* Directions *
• a. Write out the part of the passage on perception intelligence and complex problems starting with "Complex problems require" and going on through "learning and creativity.".
• b. Render this sentence from the passage on perception intelligence into Spanish: "A perceptive mind is subjective but can be open enough to embrace other minds’ perception for solving problems collaboratively."
• c. Give what follows the final sentence of the passage on perception intelligence and complex problems.

* Text for analysis *
..........

Also, in the industrial setting with a considerably static and silo environment and the scarcity of knowledge, the classic management practitioners often apply linear thinking with a set of linear skills, which imply cause and effect with no feedback. Problems today become complex if things do interact, particularly in the case of nonlinear processes and interactions. You can't separate things properly or you cannot predict the actual effect of interactions straightforwardly. Further, because of interconnectivity and the many potential options in a complex system, a small effect in one place can cause a cascade of events that produce a nonlinear big impact. While the linear logic helps to break down things to the pieces, it usually ignores the interconnectivity between parts and the whole, causing more side effects later on. Perception intelligence helps us to ask big why, dig into root causes, and leverage the right models to understand highly complex or nonlinear problem-solving scenarios. So solutions are made from a much broader and encompassing view that is not possible in linear thinking. It means that never think there is a short list of solutions you can pick from, and always be open to solving the problem in an alternative or better way.

Complex problems require high perception intelligence and a coordinate solution which requires integration of different sets of knowledge and fluency across multiple disciplines: Cognition can happen in many different ways and combinations. A perceptive mind is subjective but can be open enough to embrace other minds’ perception for solving problems collaboratively. The most important capability of the cognitive mind with high perception intelligence is the willingness and ability to seek out knowledge and address our ignorance and assumptions we make to minimize it. Collectively, perception intelligence can be improved via embracing cognitive differences and cultivating the culture of learning and creativity.

..........

* Entries provided *
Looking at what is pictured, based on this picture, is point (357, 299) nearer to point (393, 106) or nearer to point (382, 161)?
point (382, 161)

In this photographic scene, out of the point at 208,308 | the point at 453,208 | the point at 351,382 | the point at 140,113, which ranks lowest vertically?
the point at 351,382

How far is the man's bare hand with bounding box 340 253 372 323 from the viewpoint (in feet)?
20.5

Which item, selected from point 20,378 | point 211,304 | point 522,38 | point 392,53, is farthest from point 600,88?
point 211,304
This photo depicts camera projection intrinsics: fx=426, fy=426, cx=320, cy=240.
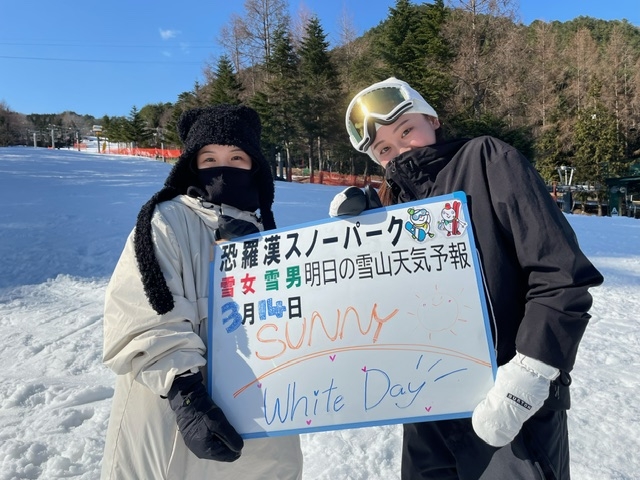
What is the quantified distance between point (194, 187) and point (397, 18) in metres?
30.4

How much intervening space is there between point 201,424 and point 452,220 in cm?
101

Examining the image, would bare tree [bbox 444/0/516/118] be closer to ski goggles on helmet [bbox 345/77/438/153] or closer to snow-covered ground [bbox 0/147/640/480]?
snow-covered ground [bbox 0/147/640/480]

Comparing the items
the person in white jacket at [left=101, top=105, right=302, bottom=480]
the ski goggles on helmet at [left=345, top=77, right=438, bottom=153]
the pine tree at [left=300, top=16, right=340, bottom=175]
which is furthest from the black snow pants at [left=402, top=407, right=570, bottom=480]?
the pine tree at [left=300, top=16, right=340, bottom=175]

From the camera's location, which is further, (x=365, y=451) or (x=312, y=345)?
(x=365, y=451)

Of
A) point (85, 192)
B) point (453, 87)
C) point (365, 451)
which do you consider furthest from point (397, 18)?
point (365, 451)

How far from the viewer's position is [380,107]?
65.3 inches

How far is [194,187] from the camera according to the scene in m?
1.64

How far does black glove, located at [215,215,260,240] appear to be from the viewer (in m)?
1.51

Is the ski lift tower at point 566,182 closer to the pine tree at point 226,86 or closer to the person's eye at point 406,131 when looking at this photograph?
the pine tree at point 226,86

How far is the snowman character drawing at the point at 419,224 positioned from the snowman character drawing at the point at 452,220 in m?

..........

* Outputs for the tasks *
• a.
Complex problems require high perception intelligence and a coordinate solution which requires integration of different sets of knowledge and fluency across multiple disciplines: Cognition can happen in many different ways and combinations. A perceptive mind is subjective but can be open enough to embrace other minds’ perception for solving problems collaboratively. The most important capability of the cognitive mind with high perception intelligence is the willingness and ability to seek out knowledge and address our ignorance and assumptions we make to minimize it. Collectively, perception intelligence can be improved via embracing cognitive differences and cultivating the culture of learning and creativity.

• b. Una mente perceptiva es subjetiva, pero puede ser lo bastante abierta como para acoger la percepción de otras mentes a fin de resolver problemas de forma colaborativa.

• c.
In reality, problem-solving in the majority of organizations today is woefully inadequate. Oftentimes, misperception is a common symptom, events and patterns are observed on the surface, and then the action is taken to fix the symptom, but that is too early. It will cause a higher risk of conflict and inertia, not something organizations want in a global business environment that demands innovation and speed. To improve problem solving competency in the emerging 'networked' collaborative organizational forms, understand that everyone plays a "piece of the pie" in collaborative problem-solving. Everyone has a voice and every voice carries weight. Always listen to the two sides of the story. If you stand at the right angle to see both sides, you know even they are different, but both hold part of truth in it. To have this happen reliably requires a bidirectional and reciprocal cycle of feedback, so recognize the real problem-solvers with perception excellence and encourage cross-domain communication and collaboration.

We live in a world where change is the norm and we confront a number of high complex problems. It’s a strategic imperative to overcome bias caused by prepositioned perceptions and embrace collective insight in order to frame the right problems and solve them effectively. Change is the new normal, if we don't embrace it, accept it, roll with it, or make it happen, we are outdated. When the collective perception is closer to the perception of the most advanced mind in the world, humans as the whole can accelerate the progress; if the opposite is true, unfortunately, the society still gets stuck in the outdated perception, far behind the digital era we are stepping in. So let real problem-solvers shine and inspire perceptive problem-solving to drive the seamless digital paradigm shift.